I did find some relevant questions about this confusion, but none of them seemed to have a good answer. Also, I could not identify any source that explained the difference/connection between the two forms.

My question is why are there two different ways to describe the policy gradient and are the two forms mathematically equivalent?

Update

I found a great RL theory book (draft) written by some expert Professors in this field that shows two different formulations: https://rltheorybook.github.io. Also, one of Nan's lecture notes shows the correlation between the two forms: https://nanjiang.cs.illinois.edu/files/cs598/note6.pdf.

> Record excerpts:
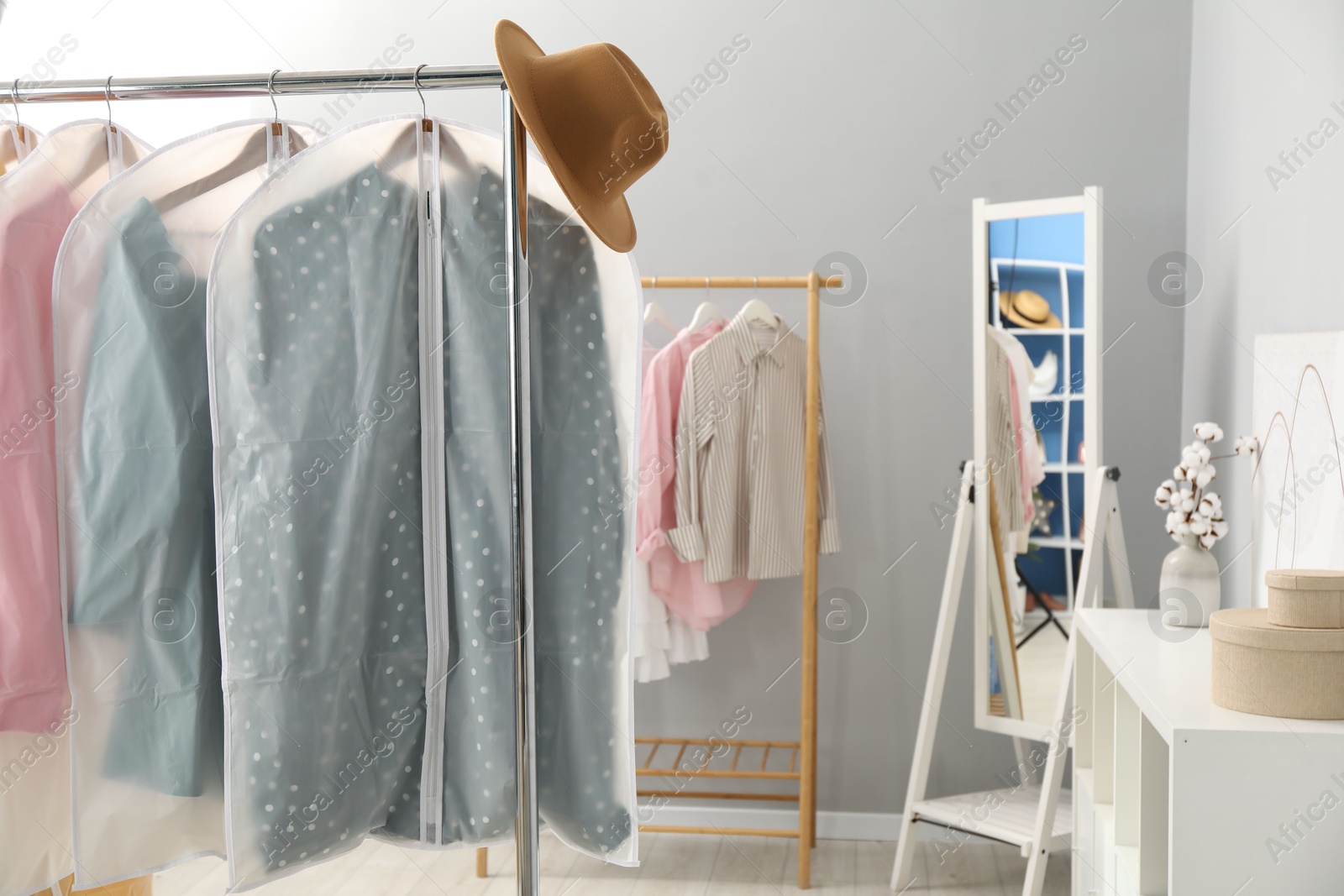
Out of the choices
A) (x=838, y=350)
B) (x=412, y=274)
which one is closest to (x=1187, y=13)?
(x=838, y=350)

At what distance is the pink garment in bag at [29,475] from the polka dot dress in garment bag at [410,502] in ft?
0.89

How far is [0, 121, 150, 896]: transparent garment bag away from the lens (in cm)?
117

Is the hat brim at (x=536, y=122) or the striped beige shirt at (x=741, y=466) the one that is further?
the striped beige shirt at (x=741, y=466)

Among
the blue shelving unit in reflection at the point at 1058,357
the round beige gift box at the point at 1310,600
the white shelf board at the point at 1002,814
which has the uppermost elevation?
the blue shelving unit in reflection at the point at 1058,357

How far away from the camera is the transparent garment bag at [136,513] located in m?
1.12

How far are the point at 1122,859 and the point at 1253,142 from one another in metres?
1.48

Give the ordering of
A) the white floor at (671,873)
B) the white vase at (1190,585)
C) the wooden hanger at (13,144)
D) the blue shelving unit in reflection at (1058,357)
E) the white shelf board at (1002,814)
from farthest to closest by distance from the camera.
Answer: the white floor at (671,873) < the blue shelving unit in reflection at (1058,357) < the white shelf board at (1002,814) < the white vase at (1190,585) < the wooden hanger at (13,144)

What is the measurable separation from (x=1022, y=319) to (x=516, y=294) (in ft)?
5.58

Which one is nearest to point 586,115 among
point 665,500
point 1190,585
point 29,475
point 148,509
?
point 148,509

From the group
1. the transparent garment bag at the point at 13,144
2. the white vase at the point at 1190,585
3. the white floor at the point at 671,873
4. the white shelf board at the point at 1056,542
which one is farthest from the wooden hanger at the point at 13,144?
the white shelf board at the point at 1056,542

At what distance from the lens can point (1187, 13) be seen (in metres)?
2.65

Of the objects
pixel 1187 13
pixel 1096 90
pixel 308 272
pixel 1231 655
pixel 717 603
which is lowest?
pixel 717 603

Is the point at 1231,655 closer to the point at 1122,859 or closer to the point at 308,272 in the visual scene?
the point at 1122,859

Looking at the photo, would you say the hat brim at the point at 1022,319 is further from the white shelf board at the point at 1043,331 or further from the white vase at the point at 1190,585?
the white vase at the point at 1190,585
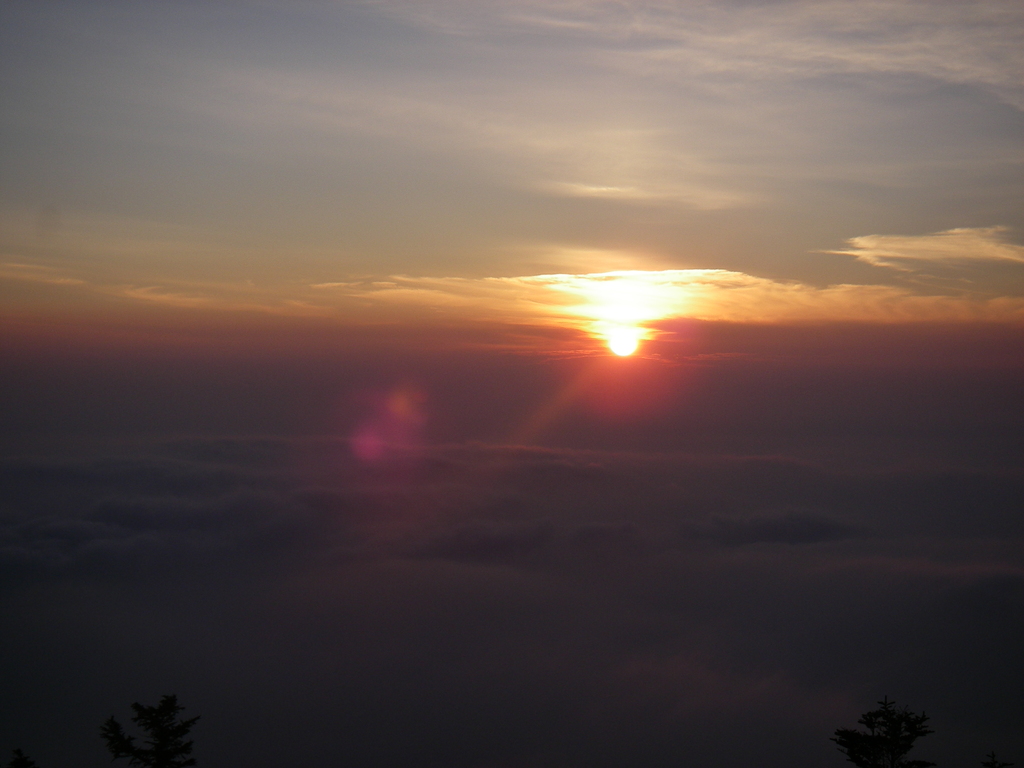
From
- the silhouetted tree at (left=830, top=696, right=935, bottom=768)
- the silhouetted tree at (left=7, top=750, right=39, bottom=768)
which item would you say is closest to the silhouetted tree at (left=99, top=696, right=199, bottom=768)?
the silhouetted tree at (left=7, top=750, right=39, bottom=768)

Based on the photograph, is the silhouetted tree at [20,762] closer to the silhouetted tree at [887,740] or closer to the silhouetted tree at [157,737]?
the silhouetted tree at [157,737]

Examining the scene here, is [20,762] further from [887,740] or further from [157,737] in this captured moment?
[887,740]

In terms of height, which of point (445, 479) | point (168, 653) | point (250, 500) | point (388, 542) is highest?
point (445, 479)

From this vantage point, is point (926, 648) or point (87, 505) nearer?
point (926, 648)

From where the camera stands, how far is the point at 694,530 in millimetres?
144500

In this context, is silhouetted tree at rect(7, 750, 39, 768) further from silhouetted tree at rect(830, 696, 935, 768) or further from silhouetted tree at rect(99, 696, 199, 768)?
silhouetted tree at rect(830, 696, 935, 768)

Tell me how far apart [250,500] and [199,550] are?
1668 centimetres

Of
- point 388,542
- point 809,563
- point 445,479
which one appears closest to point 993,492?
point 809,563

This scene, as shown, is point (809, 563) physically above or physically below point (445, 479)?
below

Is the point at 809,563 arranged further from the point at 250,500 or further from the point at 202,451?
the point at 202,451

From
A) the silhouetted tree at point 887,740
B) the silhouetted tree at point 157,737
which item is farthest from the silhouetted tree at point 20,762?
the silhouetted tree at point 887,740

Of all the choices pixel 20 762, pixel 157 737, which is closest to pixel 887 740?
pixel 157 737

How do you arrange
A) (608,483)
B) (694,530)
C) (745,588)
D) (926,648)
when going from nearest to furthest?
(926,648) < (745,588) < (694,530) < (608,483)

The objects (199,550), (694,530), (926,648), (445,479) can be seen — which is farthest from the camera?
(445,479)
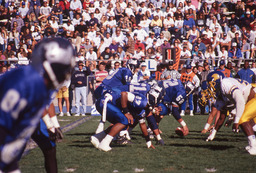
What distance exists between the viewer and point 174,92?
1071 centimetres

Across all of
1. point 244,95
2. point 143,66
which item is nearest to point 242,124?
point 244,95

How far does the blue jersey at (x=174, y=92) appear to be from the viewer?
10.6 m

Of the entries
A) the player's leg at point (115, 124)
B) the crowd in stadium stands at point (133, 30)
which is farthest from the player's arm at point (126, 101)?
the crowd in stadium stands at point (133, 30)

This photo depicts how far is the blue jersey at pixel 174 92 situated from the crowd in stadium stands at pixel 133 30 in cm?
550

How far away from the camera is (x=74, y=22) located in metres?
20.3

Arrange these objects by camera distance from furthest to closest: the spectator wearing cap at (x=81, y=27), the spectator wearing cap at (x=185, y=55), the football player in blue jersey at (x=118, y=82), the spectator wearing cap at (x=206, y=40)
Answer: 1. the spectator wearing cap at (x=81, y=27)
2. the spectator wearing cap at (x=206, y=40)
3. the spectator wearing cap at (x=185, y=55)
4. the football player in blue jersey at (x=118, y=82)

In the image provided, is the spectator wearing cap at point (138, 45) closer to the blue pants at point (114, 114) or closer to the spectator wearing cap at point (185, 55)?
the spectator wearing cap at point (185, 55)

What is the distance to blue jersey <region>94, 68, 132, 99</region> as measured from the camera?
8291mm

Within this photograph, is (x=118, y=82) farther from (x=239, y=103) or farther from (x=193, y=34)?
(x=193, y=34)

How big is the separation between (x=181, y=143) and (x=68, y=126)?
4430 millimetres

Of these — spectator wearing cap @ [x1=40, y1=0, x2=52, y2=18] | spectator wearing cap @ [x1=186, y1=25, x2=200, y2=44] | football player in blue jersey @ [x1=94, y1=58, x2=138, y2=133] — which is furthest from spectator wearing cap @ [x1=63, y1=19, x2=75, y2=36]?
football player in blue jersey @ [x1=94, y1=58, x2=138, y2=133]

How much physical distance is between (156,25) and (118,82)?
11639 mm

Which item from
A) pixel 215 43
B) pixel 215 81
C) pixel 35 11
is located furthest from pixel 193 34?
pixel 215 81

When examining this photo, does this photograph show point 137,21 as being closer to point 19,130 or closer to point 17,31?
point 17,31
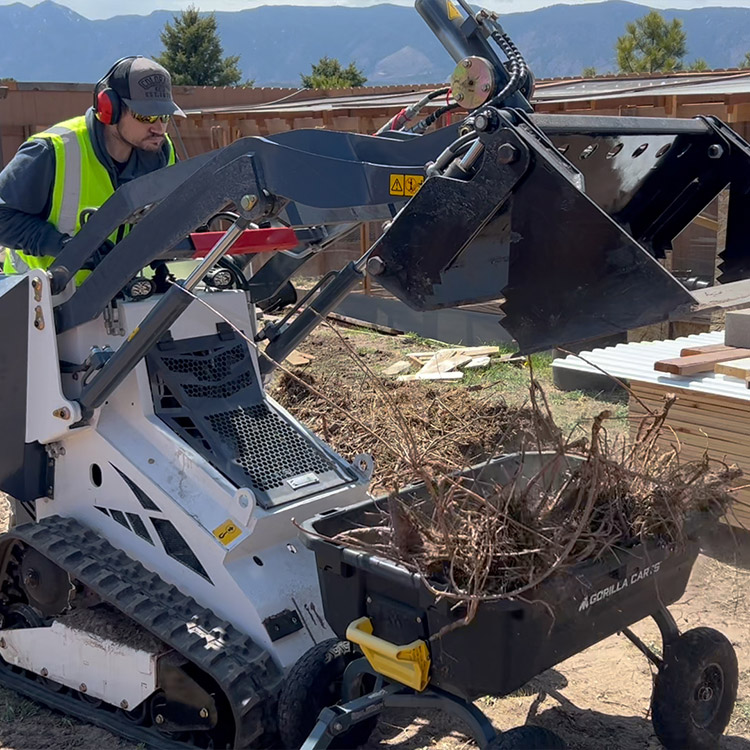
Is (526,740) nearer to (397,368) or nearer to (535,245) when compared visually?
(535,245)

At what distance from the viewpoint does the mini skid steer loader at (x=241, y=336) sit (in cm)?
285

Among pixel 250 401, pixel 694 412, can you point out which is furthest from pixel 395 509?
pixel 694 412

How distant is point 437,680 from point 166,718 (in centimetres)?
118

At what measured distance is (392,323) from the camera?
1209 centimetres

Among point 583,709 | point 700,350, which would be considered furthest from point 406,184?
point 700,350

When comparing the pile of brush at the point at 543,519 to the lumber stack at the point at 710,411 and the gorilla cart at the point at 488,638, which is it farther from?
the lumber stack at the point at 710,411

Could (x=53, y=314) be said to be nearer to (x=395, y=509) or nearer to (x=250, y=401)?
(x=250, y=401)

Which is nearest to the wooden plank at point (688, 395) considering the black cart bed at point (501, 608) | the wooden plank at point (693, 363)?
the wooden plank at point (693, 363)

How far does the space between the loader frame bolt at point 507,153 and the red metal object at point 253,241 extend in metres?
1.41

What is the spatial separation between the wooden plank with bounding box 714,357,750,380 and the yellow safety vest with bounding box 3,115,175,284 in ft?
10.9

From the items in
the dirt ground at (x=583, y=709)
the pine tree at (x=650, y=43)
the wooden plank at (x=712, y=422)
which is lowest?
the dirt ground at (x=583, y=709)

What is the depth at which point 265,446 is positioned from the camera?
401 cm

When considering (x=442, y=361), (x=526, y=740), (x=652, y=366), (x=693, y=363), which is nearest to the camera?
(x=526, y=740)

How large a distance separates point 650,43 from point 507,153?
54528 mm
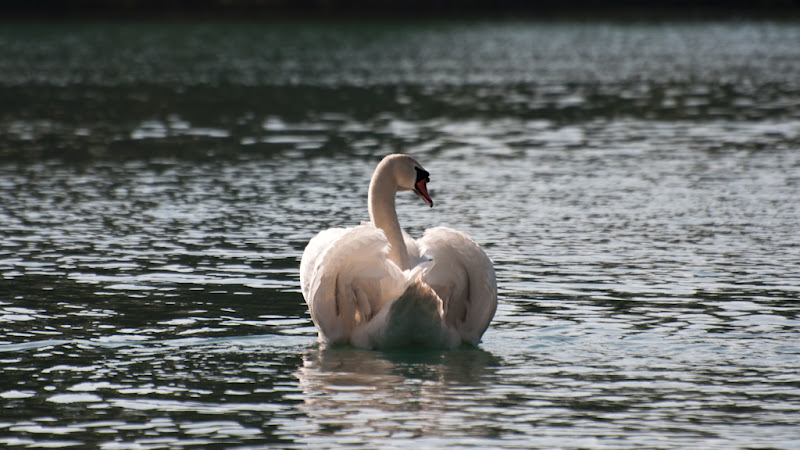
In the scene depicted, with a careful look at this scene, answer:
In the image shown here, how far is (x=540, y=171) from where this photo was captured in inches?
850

> Prompt 1:
Answer these questions about the policy gradient post:
(a) What kind of source was the author unable to identify?
(b) What does the RL theory book draft cited in the update show?
(c) According to the update, what does one of Nan's lecture notes show?
> Prompt 2: Write a continuation of the policy gradient post, beginning immediately after its final sentence.

> Task output 1:
(a) A source that explained the difference or connection between the two forms.
(b) Two different formulations.
(c) The correlation between the two forms.

> Task output 2:
1 Answers1

0

After reviewing Nan's lecture notes above, here are my conclusions

let $d_t^\pi$ denote the distribution over $s_t$ and $a_t$ induced by policy $\pi$ from the initial state distribution $d_0$, the first form is formally expressed as \begin{equation} \nabla J(\pi)=\frac{1}{1-\gamma}\mathbb{E}_{(s,a)\thicksim d^\pi}\left[(\nabla\log\pi(a|s))Q^\pi(s,a)\right]. \end{equation} where $d^\pi$ is the normalized state-action distribution shown below \begin{equation} d^\pi = (1 - \gamma) \sum_{t' = 1}^{\infty} \gamma^{t' - 1} d_{\pi}^{t'} \end{equation} We can see that this form sums over timestamps in state-action distribution $d^\pi$, while the second form sums inside the expectation. They capture long-term information in different ways.

Besides, since $\frac{1}{1-\gamma}$ is a constant, we can ignore it and treat it as a part of learning rate.